**WORK TO DO:**
From the line with "Could you identify which of" through the final line, please write out the listing exactly, including both of those lines.

(Rows from a dataset)
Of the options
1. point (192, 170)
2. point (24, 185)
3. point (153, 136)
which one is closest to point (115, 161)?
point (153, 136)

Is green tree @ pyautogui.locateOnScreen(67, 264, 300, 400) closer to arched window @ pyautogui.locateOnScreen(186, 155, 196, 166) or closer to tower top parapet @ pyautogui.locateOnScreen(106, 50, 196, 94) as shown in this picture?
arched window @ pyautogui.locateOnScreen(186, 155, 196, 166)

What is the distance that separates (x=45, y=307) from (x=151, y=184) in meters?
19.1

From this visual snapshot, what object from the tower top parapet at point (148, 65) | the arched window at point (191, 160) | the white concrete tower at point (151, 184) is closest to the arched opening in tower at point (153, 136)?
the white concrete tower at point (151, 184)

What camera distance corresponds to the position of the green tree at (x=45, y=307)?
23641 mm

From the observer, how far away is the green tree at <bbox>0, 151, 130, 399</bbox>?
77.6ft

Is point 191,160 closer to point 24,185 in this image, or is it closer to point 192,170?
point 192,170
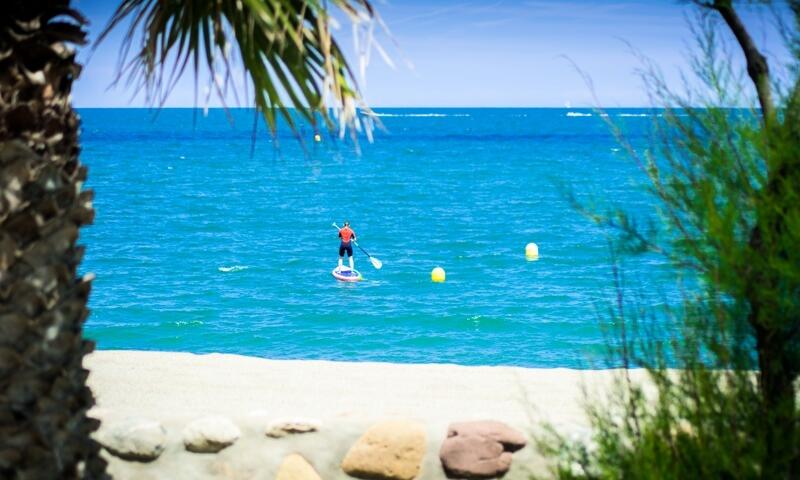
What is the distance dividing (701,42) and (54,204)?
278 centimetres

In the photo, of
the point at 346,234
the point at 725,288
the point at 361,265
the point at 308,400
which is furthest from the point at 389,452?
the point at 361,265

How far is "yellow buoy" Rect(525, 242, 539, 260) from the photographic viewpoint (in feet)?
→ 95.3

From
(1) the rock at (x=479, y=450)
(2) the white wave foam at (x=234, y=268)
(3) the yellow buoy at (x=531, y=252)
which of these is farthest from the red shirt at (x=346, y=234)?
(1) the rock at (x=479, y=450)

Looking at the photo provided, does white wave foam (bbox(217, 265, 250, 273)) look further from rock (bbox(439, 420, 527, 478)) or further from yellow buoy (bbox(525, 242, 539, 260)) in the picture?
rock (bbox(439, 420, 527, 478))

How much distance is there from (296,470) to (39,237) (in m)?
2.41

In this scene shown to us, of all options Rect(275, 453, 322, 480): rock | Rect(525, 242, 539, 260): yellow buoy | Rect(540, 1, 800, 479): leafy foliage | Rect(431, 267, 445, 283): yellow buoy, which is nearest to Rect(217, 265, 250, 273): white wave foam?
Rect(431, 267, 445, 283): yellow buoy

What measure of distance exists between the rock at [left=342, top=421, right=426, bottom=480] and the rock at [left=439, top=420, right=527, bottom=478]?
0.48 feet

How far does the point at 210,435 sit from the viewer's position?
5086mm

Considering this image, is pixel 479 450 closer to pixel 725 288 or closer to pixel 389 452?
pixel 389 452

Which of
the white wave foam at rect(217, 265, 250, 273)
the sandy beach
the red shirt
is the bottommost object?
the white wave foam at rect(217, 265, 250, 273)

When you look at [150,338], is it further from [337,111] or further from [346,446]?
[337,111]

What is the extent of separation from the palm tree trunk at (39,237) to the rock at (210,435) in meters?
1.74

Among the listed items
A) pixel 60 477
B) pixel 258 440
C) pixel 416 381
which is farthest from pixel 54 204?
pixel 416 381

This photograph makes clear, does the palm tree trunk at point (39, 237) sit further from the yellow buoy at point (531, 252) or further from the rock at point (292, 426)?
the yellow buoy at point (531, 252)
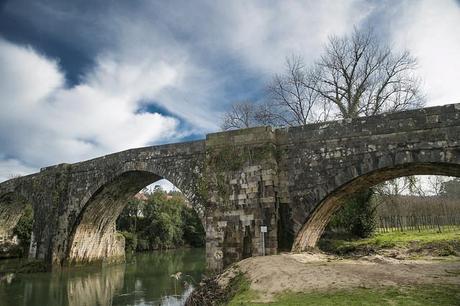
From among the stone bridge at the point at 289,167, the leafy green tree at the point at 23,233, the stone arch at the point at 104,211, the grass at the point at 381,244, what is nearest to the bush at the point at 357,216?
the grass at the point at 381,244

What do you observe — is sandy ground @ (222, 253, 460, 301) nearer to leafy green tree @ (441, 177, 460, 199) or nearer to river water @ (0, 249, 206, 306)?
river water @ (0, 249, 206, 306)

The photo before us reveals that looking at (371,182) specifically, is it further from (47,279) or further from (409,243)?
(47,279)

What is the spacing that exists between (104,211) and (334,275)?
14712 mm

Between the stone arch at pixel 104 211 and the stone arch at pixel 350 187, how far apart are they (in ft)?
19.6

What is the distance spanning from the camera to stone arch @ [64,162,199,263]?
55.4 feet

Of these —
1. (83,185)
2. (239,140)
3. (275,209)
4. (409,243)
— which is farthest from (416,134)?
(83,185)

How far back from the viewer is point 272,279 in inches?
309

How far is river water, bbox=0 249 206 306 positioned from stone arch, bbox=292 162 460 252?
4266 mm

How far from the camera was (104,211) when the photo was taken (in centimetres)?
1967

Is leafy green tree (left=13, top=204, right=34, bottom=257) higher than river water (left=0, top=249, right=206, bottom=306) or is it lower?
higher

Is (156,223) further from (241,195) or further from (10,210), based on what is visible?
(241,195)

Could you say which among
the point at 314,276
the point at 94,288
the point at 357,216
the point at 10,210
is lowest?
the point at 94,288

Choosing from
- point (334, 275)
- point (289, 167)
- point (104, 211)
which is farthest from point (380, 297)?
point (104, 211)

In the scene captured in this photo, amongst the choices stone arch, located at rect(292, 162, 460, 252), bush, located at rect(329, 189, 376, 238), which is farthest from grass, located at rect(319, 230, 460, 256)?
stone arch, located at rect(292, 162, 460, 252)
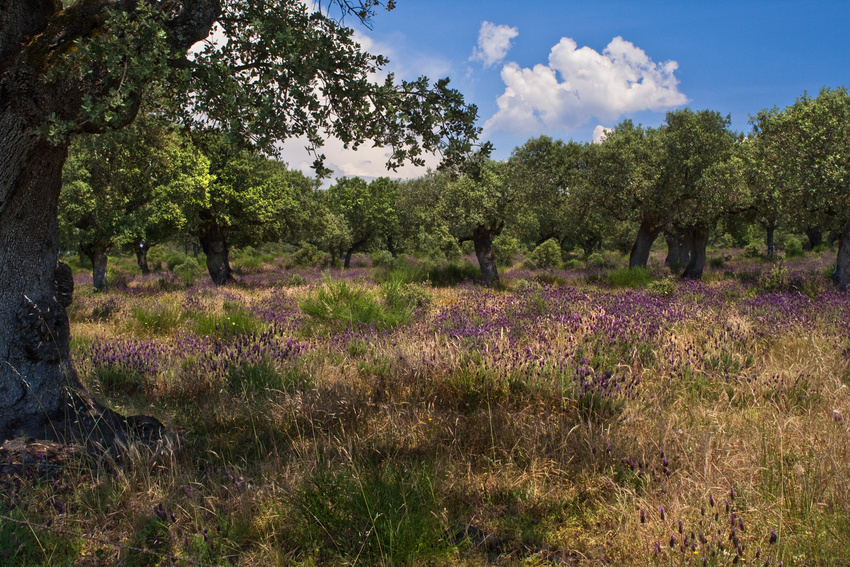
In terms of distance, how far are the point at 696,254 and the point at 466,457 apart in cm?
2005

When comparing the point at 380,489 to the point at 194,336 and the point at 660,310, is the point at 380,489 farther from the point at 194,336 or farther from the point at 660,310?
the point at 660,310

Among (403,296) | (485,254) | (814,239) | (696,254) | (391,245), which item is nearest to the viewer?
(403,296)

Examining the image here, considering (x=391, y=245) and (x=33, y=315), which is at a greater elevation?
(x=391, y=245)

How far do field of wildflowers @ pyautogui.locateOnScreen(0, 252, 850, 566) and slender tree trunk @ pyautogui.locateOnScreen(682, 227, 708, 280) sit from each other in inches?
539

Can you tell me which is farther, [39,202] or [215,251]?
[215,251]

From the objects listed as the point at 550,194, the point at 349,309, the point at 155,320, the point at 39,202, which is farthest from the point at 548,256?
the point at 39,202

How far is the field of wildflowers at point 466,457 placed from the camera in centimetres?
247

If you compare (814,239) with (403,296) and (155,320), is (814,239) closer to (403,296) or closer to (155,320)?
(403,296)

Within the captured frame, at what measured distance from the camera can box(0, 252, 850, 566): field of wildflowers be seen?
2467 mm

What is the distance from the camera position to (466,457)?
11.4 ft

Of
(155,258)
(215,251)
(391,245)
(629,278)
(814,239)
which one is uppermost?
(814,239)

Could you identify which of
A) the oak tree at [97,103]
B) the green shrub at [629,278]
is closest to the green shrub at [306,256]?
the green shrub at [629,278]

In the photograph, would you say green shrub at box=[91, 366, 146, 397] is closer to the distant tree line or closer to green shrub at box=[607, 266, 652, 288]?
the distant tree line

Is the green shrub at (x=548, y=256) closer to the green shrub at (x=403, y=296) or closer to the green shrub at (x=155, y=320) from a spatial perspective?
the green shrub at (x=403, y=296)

**SOLUTION BELOW:**
Could you identify which of
A) the oak tree at [97,103]
B) the green shrub at [629,278]
is closest to the green shrub at [306,256]?
the green shrub at [629,278]

In the photograph, would you say green shrub at box=[91, 366, 146, 397] is closer to the distant tree line or closer to green shrub at box=[607, 266, 652, 288]?
the distant tree line

Is the green shrub at (x=548, y=256) closer to the green shrub at (x=403, y=296) or closer to the green shrub at (x=155, y=320) from a spatial perspective?
the green shrub at (x=403, y=296)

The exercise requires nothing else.